No recuerdo el orden exacto de su ingreso al escenario, pero imagino que entró primero el reconocido y virtuoso violinista venezolano Alexis Cárdenas, seguido de su amigo de vieja data y compositor/arreglista de todas las piezas que escucharíamos en instantes, el tiplista colombiano Lucas Saboya. Les seguiría el contrabajista argentino Horacio Javier Paco Weht y el joven percusionista español Roger Santacana, que se encargaría de interpretar el vibráfono. En ese orden se ubicaron, de izquierda a derecha, sobre el escenario. Lucas, aquel pequeño gran músico, iluminó la sala con su amplia sonrisa. Así sin más, sin mediar palabras, se sentaron, esperaron a que Saboya afinara pacientemente el tiple —al que tiernamente el propio Lucas llamaría más adelante ‘el bicho este’— y se embarcaron en interpretaciones refrescantes, sin señales aparentes de esfuerzo, en un fluir generoso que pareció capturar e hipnotizar en deliciosas formas sonoras aquel caos predecesor que había retrasado el inicio del concierto unos buenos veinte minutos.

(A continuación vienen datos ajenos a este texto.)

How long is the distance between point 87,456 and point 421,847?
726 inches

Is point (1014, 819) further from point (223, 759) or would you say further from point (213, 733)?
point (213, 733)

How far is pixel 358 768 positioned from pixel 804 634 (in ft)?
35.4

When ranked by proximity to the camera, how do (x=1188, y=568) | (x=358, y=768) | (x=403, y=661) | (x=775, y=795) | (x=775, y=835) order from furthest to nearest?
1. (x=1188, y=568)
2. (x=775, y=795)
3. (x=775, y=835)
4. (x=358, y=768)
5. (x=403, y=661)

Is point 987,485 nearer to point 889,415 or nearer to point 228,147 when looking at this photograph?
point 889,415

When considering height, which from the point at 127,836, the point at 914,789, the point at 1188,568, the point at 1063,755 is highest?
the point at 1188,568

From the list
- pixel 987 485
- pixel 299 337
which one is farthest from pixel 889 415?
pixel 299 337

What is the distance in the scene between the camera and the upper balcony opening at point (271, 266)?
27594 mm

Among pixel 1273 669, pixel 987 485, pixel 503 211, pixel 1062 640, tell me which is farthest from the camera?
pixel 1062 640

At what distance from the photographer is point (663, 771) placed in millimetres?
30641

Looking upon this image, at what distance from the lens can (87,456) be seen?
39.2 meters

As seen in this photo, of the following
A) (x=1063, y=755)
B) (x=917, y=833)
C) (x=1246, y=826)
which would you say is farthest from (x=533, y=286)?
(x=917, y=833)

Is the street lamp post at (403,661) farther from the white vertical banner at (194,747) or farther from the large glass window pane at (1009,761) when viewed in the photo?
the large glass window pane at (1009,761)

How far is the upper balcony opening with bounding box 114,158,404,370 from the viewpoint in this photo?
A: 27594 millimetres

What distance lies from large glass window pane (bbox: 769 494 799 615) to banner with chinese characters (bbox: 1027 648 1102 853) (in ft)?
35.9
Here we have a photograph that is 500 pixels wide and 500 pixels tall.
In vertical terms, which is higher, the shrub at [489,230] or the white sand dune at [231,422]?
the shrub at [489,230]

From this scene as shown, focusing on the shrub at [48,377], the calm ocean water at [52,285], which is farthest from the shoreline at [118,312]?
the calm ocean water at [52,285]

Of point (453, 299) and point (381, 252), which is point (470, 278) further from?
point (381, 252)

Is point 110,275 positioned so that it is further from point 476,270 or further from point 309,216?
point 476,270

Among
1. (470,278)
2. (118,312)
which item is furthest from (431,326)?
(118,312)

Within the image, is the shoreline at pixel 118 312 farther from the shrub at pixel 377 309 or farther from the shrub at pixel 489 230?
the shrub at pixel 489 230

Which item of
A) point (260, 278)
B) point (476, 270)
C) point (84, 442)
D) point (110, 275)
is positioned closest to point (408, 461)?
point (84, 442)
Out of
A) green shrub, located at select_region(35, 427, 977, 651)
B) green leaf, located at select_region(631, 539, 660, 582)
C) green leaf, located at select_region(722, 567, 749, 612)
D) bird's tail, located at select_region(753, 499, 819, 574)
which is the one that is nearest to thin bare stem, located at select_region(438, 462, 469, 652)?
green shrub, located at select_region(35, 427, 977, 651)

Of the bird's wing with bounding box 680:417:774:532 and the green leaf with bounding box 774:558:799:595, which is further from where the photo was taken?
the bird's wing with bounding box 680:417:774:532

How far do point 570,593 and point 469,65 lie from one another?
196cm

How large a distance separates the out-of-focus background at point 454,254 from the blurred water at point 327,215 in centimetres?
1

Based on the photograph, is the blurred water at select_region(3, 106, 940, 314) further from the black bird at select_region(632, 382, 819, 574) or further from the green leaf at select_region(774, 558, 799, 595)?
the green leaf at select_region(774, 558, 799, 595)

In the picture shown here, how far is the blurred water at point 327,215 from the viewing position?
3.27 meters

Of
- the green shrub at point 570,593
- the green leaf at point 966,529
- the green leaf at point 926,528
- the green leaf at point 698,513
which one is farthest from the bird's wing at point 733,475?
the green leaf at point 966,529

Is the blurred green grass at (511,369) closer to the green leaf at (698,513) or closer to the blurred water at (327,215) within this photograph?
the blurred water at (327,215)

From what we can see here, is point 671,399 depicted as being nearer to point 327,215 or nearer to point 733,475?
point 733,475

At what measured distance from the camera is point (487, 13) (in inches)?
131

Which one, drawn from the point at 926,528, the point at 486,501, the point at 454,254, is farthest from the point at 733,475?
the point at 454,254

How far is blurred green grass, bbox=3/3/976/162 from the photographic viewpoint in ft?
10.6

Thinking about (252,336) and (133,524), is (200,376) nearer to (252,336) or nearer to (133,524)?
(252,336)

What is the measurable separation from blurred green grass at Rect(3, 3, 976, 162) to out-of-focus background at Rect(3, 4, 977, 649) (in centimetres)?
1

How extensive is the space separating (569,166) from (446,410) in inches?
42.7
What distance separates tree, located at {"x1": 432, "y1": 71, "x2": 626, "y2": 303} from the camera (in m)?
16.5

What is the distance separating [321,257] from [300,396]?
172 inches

Por algo más de una hora escuchamos un programa que incluyó un par de estrenos, como el neo-joropo Punta Iguana, así como una serie de arreglos de piezas de música andina colombiana que Lucas Saboya había compuesto para diferentes formatos y que son ya representativas de la frontera vanguardista. El concierto sirvió como lanzamiento de un proyecto discográfico, que incluye un video-documental, y que había surgido espontáneamente del entrecruce circunstancial de estos cuatro músicos, mientras Saboya hacía sus estudios de posgrado en España.

El formato me pareció maravilloso. Y si bien al tiple le faltó, en general, algo de volumen, la mezcla sonora fue fenomenal, ayudada sin duda por la generosa acústica de la sala. El performance de los cuatro fue impoluto, aunque hubieran podido salirse un poco de la partitura. Y la mezcla de sus personalidades artísticas y escénicas fue, sin duda, una delicia.

Al final pareció quedar solo la euforia. Salir del recinto, recoger el vehículo, y abandonar las inmediaciones de la biblioteca me tomó algo menos de diez minutos. ¿Y el caos? Hechizado por los pasillos y bambucos de Saboya y por el maravilloso performance del cuarteto, transfiguró en alegría. Como aquella de la amplia sonrisa del pequeño Lucas, que sin duda permea sonoramente su música.

* Maestro en Música con énfasis en guitarra clásica de la Pontificia Universidad Javeriana.